Ampersand 2018 Limited Partnership 4
Research Summary
AI-generated summary
Interpace (IDXG) 10% Owner Converts Preferred Into 13.86M Shares
What Happened
- Ampersand 2018 Limited Partnership (reported as a 10% owner) converted 28,000 shares of Interpace Biosciences' Series C Convertible Preferred Stock into 13,861,386 shares of common stock on January 20, 2026. The conversion is reported at an effective price of $2.02 per share, implying a notional value of $28,000,000. The filing reflects the derivative conversion (acquisition of common stock) and the corresponding disposition of the 28,000 preferred shares (derivative disposal).
Key Details
- Transaction date: January 20, 2026; Filing date: February 4, 2026 (filed 15 days after the transaction).
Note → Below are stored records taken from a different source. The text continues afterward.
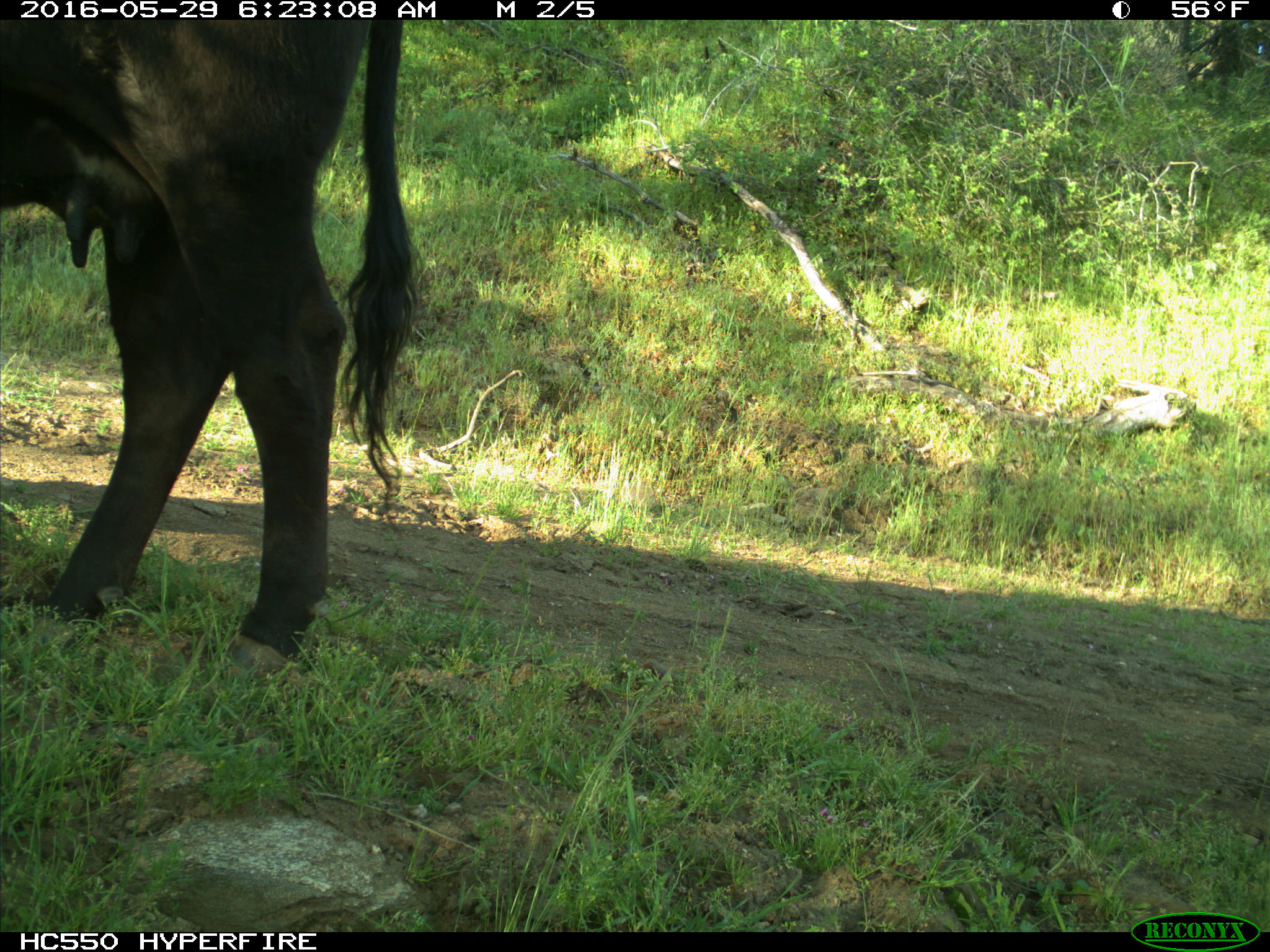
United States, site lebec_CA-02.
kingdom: Animalia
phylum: Chordata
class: Mammalia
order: Artiodactyla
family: Bovidae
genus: Bos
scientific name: Bos taurus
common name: domestic cow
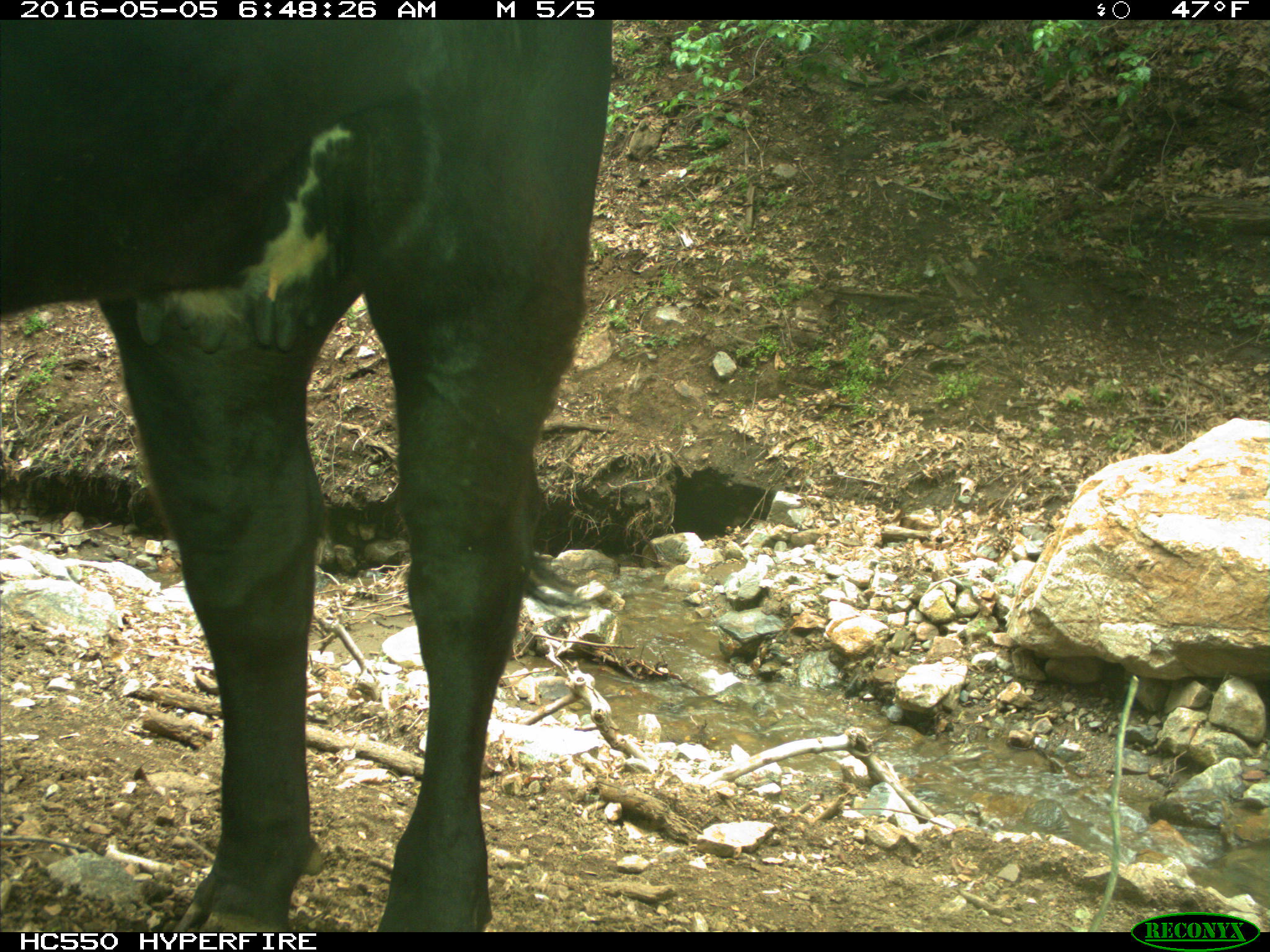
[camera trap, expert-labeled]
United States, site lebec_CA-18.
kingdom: Animalia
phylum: Chordata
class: Mammalia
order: Artiodactyla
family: Bovidae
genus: Bos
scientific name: Bos taurus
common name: domestic cow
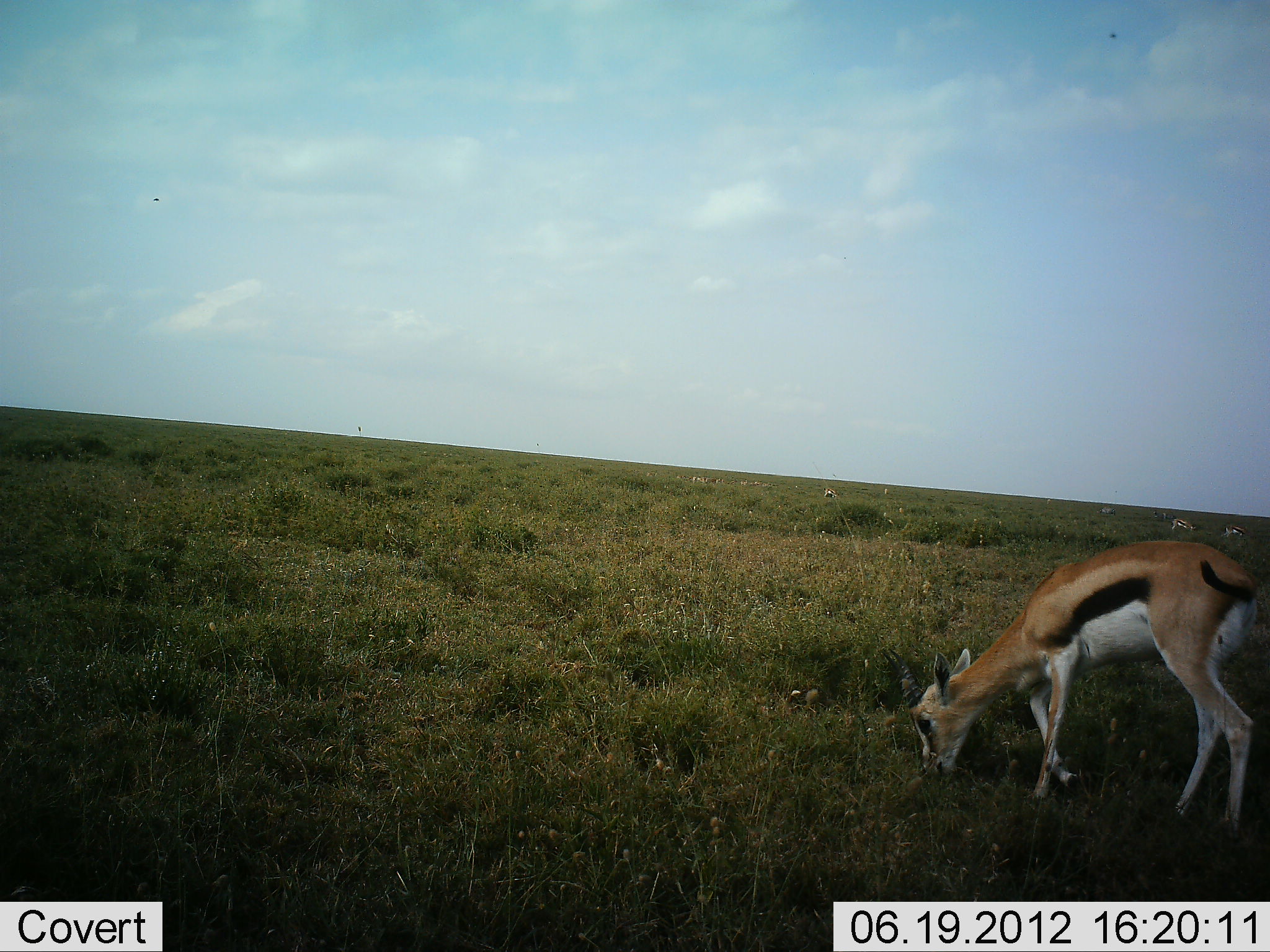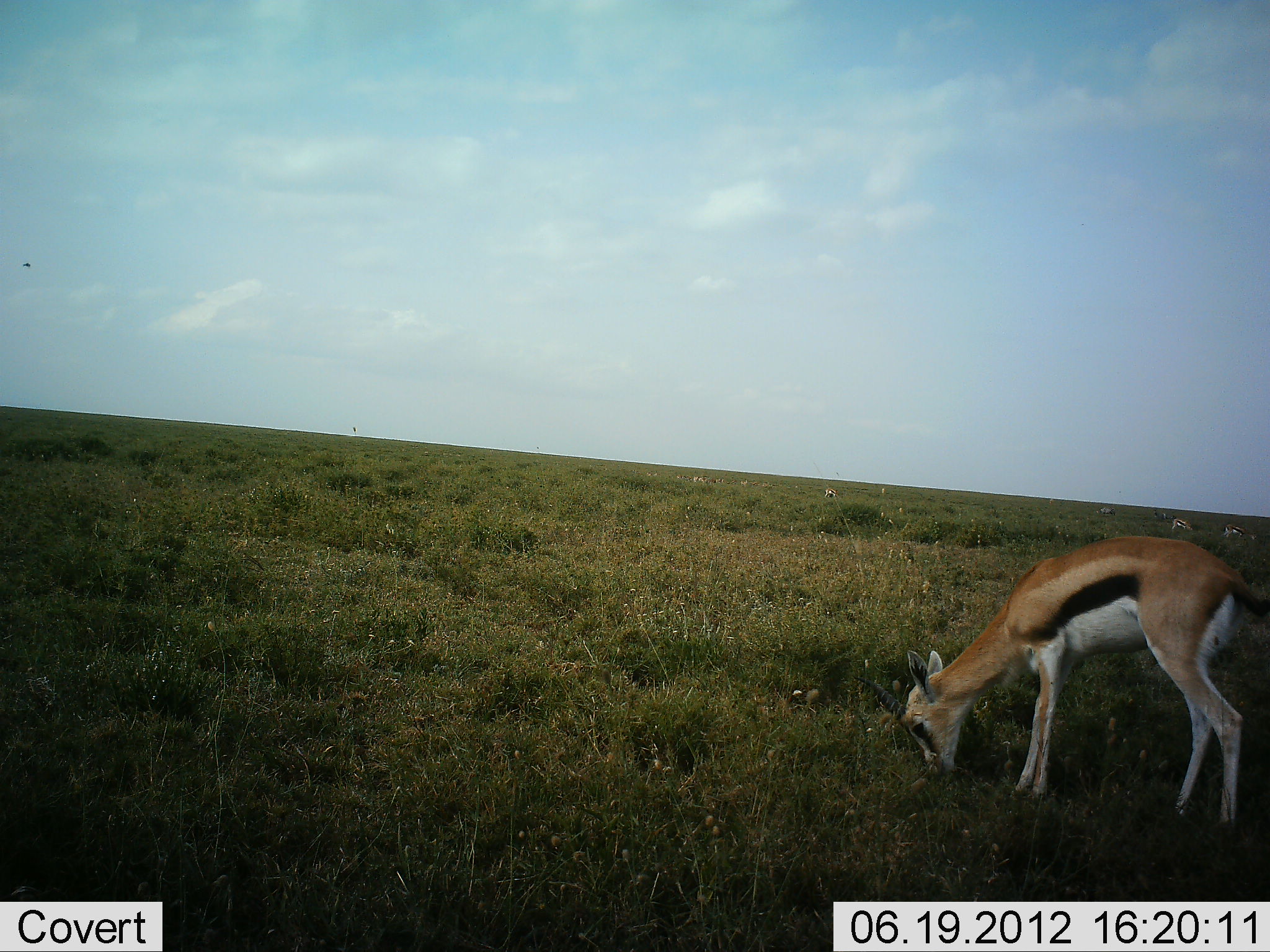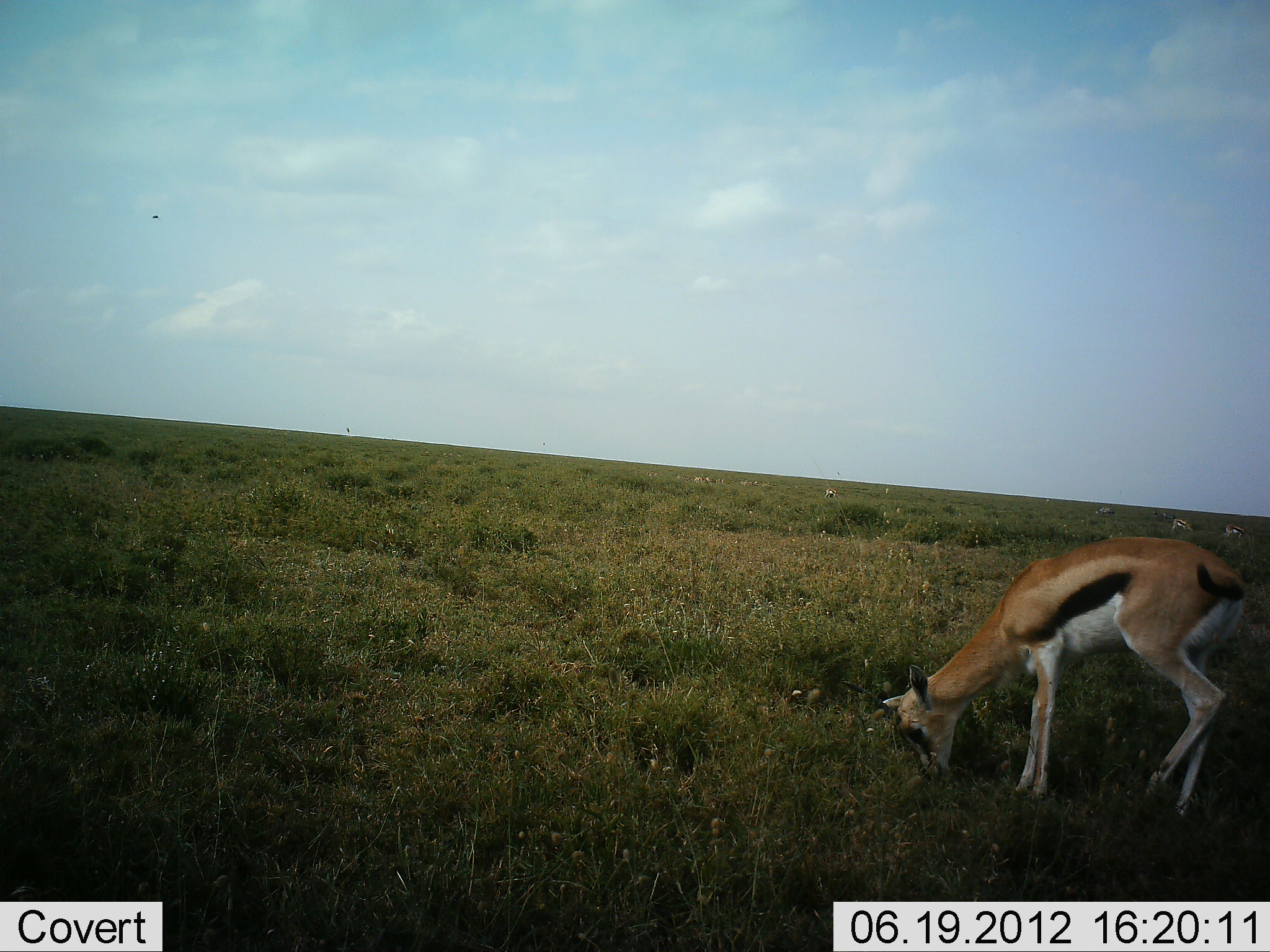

- Conversion details: 28,000 Series C Preferred → 13,861,386 common shares; conversion price basis $2.02/share; notional value ~$28,000,000.
- Reported as: Conversion of derivative security (Code C) — common shares acquired; preferred shares disposed (derivative).
- Shares owned after transaction: Not specified in this Form 4 filing.
- Notable footnotes:
- Series C preferred converted using stated value $1,000 per preferred share divided by conversion price $2.02 (see F1–F2).
- Securities held of record by Ampersand 2018 LP; related general partners AMCLP and AMCLLC may be deemed to have voting/investment power but disclaim beneficial ownership except for any pecuniary interest (F3–F4).
- Series C preferred had no expiration date (F5).
Context
- This was a conversion of a convertible preferred security into common stock — not an open-market buy or sale. Conversions typically reflect contractual terms of prior financing rather than an active market opinion by the holder.
- Ampersand is an institutional/10% owner entity; the filing includes standard disclaimers that related general partners may be deemed to have control but disclaim beneficial ownership beyond pecuniary interest.